Accessibility is for everyone

Neighbourhood Networks are also addressing digital accessibility. They know that many members have additional support needs, and that there’s no ‘one size fits all’: digital tools have to fit people’s needs. One tool can help in lots of different situations: accessibility tools don’t just help people who really need them, but make things better for everyone. An example is the microphone button that pops up on Google, or on your touchscreen keyboard. That wee button can help people with visual impairment access speech-to-text; it can also help people with literacy issues by scribing, and can be dead useful for everyone, speeding up messaging no end. It’s amazing, however, how many of us haven’t used that microphone button yet. It’s a tiny thing, but with huge application. Another easy wee trick is using screen readers: did you know that just by adding ChromeVox to your Chrome browser, you can make the computer read the whole screen to you? True story. And think of the possibilities!
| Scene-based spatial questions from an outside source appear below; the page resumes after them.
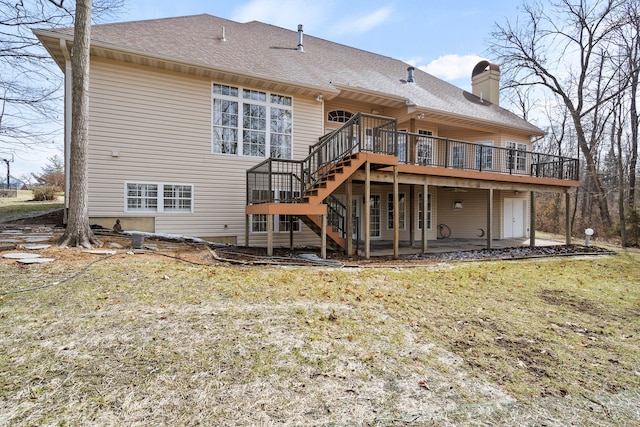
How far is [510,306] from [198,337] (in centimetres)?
447

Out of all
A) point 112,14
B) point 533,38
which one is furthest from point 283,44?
point 533,38

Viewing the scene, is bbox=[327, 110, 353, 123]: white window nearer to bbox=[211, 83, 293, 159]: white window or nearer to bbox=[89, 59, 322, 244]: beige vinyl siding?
bbox=[211, 83, 293, 159]: white window

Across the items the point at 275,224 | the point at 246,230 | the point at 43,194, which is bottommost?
the point at 246,230

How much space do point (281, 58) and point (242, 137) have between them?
11.3 ft

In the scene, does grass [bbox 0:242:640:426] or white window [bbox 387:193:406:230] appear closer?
grass [bbox 0:242:640:426]

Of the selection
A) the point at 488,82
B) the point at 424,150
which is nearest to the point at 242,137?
the point at 424,150

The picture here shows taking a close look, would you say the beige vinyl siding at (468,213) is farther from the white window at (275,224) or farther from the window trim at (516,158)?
the white window at (275,224)

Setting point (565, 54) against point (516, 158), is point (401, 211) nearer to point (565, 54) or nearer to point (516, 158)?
point (516, 158)

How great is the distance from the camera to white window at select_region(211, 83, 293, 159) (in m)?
9.58

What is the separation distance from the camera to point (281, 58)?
1116 centimetres

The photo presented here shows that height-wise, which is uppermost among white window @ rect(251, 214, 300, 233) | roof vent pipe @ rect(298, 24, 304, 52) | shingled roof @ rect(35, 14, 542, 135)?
roof vent pipe @ rect(298, 24, 304, 52)

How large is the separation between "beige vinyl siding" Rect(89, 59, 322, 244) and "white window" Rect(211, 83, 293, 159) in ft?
0.85

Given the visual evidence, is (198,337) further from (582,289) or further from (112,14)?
(112,14)

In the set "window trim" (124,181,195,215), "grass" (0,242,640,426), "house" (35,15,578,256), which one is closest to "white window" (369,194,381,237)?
"house" (35,15,578,256)
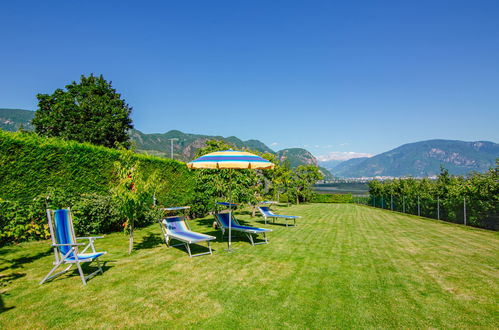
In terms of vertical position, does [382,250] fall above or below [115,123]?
below

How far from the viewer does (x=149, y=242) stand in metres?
7.93

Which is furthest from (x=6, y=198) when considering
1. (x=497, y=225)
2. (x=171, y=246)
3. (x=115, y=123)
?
(x=115, y=123)

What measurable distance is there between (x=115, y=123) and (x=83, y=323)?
29607 millimetres

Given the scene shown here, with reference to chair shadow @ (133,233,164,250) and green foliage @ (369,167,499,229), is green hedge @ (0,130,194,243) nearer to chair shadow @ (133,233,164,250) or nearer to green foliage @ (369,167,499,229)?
chair shadow @ (133,233,164,250)

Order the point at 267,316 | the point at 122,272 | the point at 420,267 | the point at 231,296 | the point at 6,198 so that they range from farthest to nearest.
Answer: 1. the point at 6,198
2. the point at 420,267
3. the point at 122,272
4. the point at 231,296
5. the point at 267,316

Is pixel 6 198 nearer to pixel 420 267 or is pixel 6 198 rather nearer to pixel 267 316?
pixel 267 316

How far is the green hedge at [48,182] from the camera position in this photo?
7.30m

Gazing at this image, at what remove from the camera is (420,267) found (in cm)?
588

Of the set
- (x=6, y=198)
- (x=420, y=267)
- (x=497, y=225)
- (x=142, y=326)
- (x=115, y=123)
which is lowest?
(x=497, y=225)

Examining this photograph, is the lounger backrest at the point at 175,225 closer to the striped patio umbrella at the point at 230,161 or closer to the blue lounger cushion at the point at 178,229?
the blue lounger cushion at the point at 178,229

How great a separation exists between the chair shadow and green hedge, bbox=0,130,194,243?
5.54 feet

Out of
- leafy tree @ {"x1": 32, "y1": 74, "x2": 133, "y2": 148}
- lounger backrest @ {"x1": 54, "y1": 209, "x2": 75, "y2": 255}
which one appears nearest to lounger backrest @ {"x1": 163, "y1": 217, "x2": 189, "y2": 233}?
lounger backrest @ {"x1": 54, "y1": 209, "x2": 75, "y2": 255}

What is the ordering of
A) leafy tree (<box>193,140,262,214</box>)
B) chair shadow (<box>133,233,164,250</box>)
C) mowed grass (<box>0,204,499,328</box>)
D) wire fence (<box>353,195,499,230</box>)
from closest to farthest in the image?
mowed grass (<box>0,204,499,328</box>)
chair shadow (<box>133,233,164,250</box>)
leafy tree (<box>193,140,262,214</box>)
wire fence (<box>353,195,499,230</box>)

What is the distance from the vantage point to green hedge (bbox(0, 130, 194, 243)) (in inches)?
287
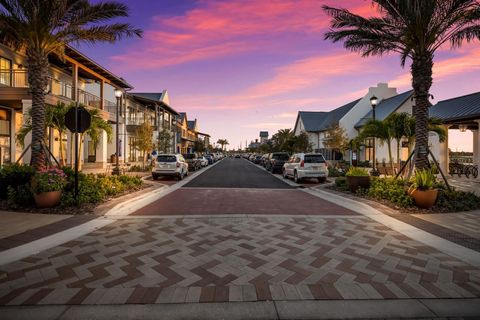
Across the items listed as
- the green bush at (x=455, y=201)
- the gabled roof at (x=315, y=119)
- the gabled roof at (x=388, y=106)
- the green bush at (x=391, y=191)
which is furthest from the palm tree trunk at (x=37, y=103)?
the gabled roof at (x=315, y=119)

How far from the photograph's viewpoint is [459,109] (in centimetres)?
1795

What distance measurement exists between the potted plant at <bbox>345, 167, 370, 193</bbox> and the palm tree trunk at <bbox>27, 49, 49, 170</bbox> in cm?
1196

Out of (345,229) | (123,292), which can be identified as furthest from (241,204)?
(123,292)

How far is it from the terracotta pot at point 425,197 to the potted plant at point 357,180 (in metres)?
2.93

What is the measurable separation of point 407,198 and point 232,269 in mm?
7135

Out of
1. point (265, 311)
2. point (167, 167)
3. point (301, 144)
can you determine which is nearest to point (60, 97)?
point (167, 167)

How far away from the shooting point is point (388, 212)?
838 cm

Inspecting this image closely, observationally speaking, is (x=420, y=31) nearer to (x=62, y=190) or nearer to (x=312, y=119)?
(x=62, y=190)

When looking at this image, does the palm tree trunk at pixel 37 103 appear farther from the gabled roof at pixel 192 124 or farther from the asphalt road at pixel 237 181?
the gabled roof at pixel 192 124

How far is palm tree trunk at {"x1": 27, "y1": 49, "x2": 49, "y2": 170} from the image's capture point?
9.70 metres

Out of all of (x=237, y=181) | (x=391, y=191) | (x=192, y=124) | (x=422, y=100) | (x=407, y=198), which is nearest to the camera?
(x=407, y=198)

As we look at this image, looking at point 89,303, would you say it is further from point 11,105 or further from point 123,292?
point 11,105

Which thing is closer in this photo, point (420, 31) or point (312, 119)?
point (420, 31)

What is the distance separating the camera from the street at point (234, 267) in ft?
11.6
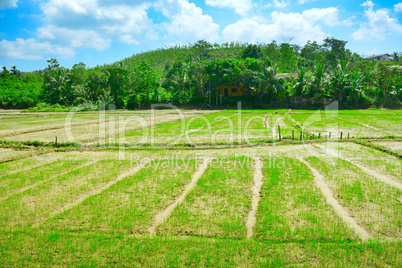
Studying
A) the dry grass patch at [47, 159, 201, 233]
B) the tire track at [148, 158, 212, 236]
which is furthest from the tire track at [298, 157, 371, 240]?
the dry grass patch at [47, 159, 201, 233]

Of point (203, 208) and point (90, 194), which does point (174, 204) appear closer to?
point (203, 208)

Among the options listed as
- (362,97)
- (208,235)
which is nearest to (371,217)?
(208,235)

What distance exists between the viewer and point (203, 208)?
18.4 feet

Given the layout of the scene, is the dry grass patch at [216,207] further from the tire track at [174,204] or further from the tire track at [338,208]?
the tire track at [338,208]

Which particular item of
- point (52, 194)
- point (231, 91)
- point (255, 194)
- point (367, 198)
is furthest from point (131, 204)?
point (231, 91)

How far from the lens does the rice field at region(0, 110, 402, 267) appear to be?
401 centimetres

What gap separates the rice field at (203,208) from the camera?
158 inches

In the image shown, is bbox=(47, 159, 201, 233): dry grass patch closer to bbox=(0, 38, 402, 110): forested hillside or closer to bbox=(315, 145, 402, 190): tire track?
bbox=(315, 145, 402, 190): tire track

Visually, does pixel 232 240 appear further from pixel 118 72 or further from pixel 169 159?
pixel 118 72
Staff members we’ve worked with in digital champion training with Mhor Collective often ask for support with accessibility tools, but these tools are actually incredibly simple, and it’s more an issue of experimentation and practice. Neighbourhood Networks will be working with staff to help build confidence in tools like these, and build them into everyday use.

Neighbourhood Networks absolutely excels at fun. And creativity. And not taking themselves too seriously all the time. This helps in this bananas situation we are all in. It’s okay to learn together, to work out new ways of doing things. This is what the organisation has always done, and now they’re doing these very things, digitally. It’s an approach that will help us all.